> _Supplied text_:
▼▼▼

The Optimal Choice of Hypothesis Is the Weakest, Not the Shortest

If *A* and *B* are sets such that *A* is a subset of
*B*, generalisation may be understood as the inference from
*A* of a hypothesis sufficient to construct *B*. One might
infer any number of hypotheses from *A*, yet only some of those may
generalise to *B*. How can one know which are likely to generalise?
One strategy is to choose the shortest, equating the ability to compress
information with the ability to generalise (a “proxy for
intelligence”). We examine this in the context of a mathematical
formalism of enactive cognition. We show that compression is neither
necessary nor sufficient to maximise performance (measured in terms of
the probability of a hypothesis generalising). We formulate a proxy
unrelated to length or simplicity, called weakness. We show that if
tasks are uniformly distributed, then there is no choice of proxy that
performs at least as well as weakness maximisation in all tasks while
performing strictly better in at least one. In other words, weakness is
the pareto optimal choice of proxy. In experiments comparing maximum
weakness and minimum description length in the context of binary
arithmetic, the former generalised at between *1.1* and *5*
times the rate of the latter. We argue this demonstrates that weakness
is a far better proxy, and explains why Deepmind’s Apperception Engine
is able to generalise effectively.

▲▲▲

> _Available data_:

▼▼▼

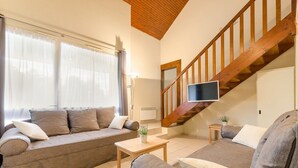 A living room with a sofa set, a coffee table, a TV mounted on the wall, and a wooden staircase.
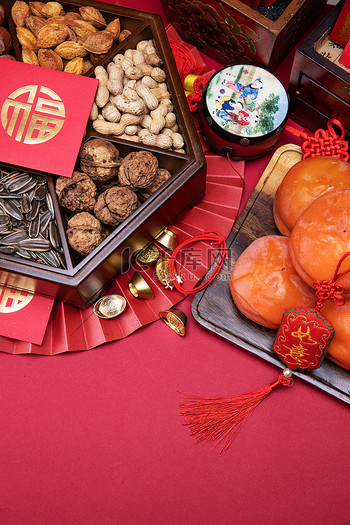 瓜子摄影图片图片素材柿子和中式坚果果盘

▲▲▲
▼▼▼

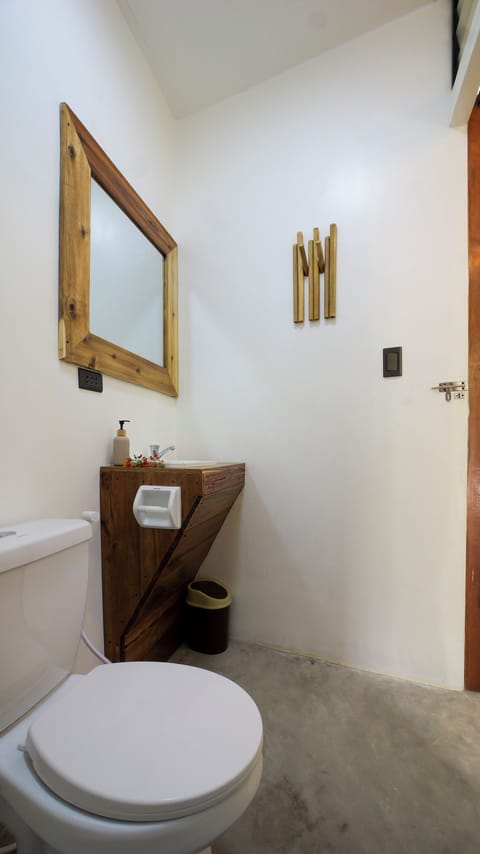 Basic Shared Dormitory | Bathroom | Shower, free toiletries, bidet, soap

▲▲▲

Reproduce word for word the stretch of the passage on hypothesis weakness from "If *A* and *B*" through "likely to generalise?".

> _Your solution_:
If *A* and *B* are sets such that *A* is a subset of
*B*, generalisation may be understood as the inference from
*A* of a hypothesis sufficient to construct *B*. One might
infer any number of hypotheses from *A*, yet only some of those may
generalise to *B*. How can one know which are likely to generalise?